2. Sample Size Used for the Test Set and Data Provenance
The document does not explicitly state the numerical sample size used for the test set in the clinical studies. It mentions "non-professional, inexperienced lay persons" were used for user evaluations.
- Data Provenance: The studies were conducted by Vivachek Biotech (Hangzhou) Co., Ltd, located in Zhejiang, China. The document does not explicitly state if the data was retrospective or prospective, but clinical studies (user evaluations) generally imply prospective data collection in a controlled environment.
3. Number of Experts Used to Establish the Ground Truth for the Test Set and Qualifications of Those Experts
This information is not provided in the document.
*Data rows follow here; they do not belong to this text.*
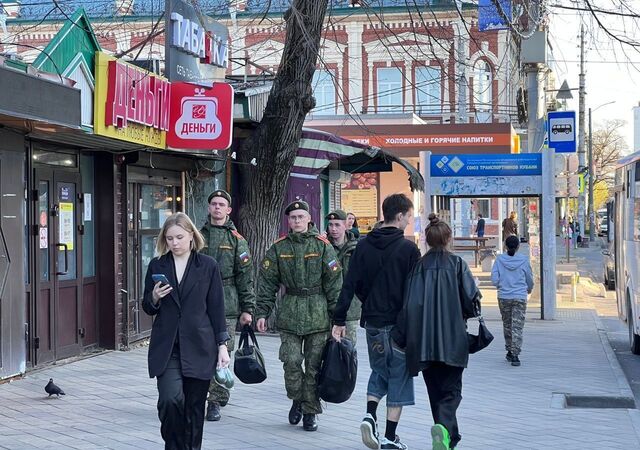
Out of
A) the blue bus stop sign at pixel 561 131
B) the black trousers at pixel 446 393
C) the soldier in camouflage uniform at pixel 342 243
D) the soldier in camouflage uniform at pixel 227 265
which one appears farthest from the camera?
the blue bus stop sign at pixel 561 131

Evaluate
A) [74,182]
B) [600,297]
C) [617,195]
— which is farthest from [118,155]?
[600,297]

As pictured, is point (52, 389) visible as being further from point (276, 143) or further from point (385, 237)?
point (276, 143)

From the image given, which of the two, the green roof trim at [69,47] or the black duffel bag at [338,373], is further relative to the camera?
the green roof trim at [69,47]

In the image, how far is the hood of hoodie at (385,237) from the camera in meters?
7.35

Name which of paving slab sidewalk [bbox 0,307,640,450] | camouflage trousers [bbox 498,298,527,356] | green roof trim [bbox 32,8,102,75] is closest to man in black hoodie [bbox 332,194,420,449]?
paving slab sidewalk [bbox 0,307,640,450]

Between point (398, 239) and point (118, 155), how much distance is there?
6082 mm

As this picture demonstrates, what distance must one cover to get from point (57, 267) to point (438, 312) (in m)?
5.83

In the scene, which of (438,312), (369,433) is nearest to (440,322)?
(438,312)

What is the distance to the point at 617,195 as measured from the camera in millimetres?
15812

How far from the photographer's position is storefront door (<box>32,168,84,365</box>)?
1102 cm

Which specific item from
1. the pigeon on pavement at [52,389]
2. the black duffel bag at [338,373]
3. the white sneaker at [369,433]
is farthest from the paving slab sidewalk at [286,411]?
the white sneaker at [369,433]

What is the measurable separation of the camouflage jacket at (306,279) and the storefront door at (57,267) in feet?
12.7

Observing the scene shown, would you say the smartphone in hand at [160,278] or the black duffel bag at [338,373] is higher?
the smartphone in hand at [160,278]

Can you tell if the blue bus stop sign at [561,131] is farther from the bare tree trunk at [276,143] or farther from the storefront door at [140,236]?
the storefront door at [140,236]
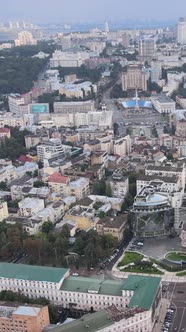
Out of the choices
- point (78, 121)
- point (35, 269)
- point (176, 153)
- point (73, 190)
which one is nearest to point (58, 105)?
point (78, 121)

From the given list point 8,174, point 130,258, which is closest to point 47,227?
point 130,258

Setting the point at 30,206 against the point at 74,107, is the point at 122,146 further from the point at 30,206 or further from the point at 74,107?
the point at 74,107

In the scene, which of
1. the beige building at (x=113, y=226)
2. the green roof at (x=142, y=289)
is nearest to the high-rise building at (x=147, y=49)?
the beige building at (x=113, y=226)

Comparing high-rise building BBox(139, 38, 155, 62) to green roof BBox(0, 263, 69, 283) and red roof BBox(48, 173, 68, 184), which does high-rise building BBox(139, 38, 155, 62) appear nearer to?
red roof BBox(48, 173, 68, 184)

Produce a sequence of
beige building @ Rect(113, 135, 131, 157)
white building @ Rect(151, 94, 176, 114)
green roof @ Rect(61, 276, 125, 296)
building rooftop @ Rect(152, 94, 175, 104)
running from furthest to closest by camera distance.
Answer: building rooftop @ Rect(152, 94, 175, 104)
white building @ Rect(151, 94, 176, 114)
beige building @ Rect(113, 135, 131, 157)
green roof @ Rect(61, 276, 125, 296)

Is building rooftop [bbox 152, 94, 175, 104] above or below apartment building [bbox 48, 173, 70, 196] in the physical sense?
above

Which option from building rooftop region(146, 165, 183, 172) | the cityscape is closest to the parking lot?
the cityscape

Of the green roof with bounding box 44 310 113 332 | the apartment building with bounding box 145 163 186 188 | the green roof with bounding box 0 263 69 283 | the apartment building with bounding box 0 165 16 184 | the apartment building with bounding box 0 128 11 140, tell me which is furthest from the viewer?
the apartment building with bounding box 0 128 11 140
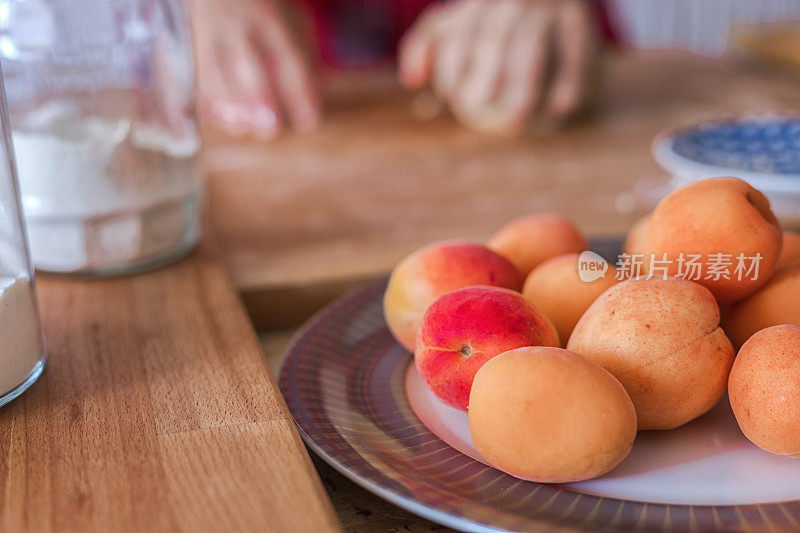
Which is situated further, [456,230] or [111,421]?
[456,230]

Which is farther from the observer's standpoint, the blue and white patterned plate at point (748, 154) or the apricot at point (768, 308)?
the blue and white patterned plate at point (748, 154)

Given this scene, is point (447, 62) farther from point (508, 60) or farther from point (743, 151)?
point (743, 151)

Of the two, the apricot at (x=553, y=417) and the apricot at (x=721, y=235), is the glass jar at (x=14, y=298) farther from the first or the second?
the apricot at (x=721, y=235)

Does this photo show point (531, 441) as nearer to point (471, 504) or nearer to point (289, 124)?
point (471, 504)

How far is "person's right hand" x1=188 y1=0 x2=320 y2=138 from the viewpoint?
127 centimetres

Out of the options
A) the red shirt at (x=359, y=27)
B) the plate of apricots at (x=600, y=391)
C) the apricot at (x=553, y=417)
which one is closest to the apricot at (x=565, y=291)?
the plate of apricots at (x=600, y=391)

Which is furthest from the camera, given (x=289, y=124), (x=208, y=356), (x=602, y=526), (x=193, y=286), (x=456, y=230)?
(x=289, y=124)

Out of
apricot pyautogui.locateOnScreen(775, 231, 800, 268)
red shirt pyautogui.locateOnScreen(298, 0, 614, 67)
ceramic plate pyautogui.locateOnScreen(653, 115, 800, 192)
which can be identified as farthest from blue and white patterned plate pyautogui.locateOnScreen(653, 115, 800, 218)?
red shirt pyautogui.locateOnScreen(298, 0, 614, 67)

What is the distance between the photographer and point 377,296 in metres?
0.63

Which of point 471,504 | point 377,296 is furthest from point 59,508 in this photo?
point 377,296

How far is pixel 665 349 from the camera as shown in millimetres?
402

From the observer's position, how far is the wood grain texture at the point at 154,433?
0.36 meters

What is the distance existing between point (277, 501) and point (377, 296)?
0.28m

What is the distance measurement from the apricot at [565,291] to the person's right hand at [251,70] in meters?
0.81
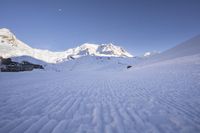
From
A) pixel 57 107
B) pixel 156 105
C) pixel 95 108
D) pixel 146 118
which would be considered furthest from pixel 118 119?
pixel 57 107

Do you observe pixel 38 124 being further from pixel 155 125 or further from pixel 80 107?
pixel 155 125

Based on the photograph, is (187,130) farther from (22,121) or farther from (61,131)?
(22,121)

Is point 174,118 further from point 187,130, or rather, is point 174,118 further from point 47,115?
point 47,115

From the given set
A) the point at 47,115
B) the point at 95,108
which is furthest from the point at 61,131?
the point at 95,108

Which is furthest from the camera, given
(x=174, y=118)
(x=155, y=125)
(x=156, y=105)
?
(x=156, y=105)

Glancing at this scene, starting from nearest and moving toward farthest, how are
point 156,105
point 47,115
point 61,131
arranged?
point 61,131 → point 47,115 → point 156,105

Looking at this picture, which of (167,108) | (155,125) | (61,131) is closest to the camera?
(61,131)

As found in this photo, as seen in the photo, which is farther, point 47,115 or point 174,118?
point 47,115

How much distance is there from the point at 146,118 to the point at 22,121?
11.4 ft

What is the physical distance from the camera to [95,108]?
17.1ft

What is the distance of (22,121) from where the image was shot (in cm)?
387

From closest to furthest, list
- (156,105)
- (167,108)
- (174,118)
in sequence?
(174,118) → (167,108) → (156,105)

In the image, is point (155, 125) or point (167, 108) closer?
point (155, 125)

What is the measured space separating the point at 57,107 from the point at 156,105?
3.71 metres
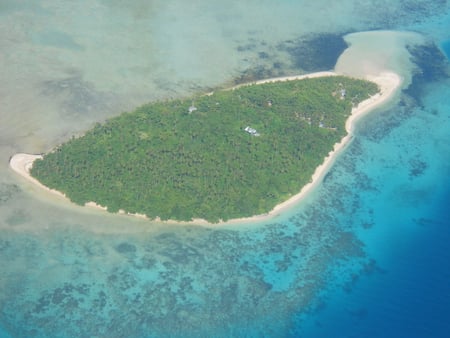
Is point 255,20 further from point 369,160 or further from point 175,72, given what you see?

For blood glucose monitoring systems, the ground truth is typically established using a laboratory reference method (e.g., YSI analyzer), rather than expert consensus on interpretation.
4. Adjudication Method for the Test Set
This information is not provided in the document. Given that the ground truth for blood glucose is typically a laboratory reference measurement, adjudication by experts wouldn't be directly applicable in the same way it would be for image-based diagnostics.
5. If a Multi-Reader Multi-Case (MRMC) Comparative Effectiveness Study Was Done, and the Effect Size of How Much Human Readers Improve with AI vs. Without AI Assistance
This is not applicable to a Blood Glucose Monitoring System. MRMC studies are relevant for AI in diagnostic imaging where human readers interpret cases. This device is a direct measurement system.
6. If a Standalone (i.e., algorithm only without human-in-the-loop performance) Was Done
The device itself is a standalone system for glucose measurement. The "study" here refers to the overall performance of the device in the hands of the intended users. The clinical studies (user evaluations) assess the device's performance when used by individuals (humans in the loop). The "algorithm only" concept doesn't apply as it's a physical meter and test strip system.
7. The Type of Ground Truth Used
While not explicitly stated for all studies, for blood glucose monitoring systems, the ground truth for accuracy studies is typically established using a laboratory reference method (e.g., YSI Glucose Analyzer) on venous blood samples. The document implies this by stating that clinical performance met FDA SMBG OTC Guidance, which mandates comparison to such reference methods.
8. The Sample Size for the Training Set
This information is not provided. For a physical device like a blood glucose meter, there isn't a "training set" in the same sense as machine learning algorithms. The device's calibration and performance characteristics are established during its design and manufacturing process, and then validated through laboratory and clinical studies.
9. How the Ground Truth for the Training Set Was Established
Not applicable as there is no traditional "training set" for an AI algorithm here. The performance is validated against established reference methods and clinical guidelines.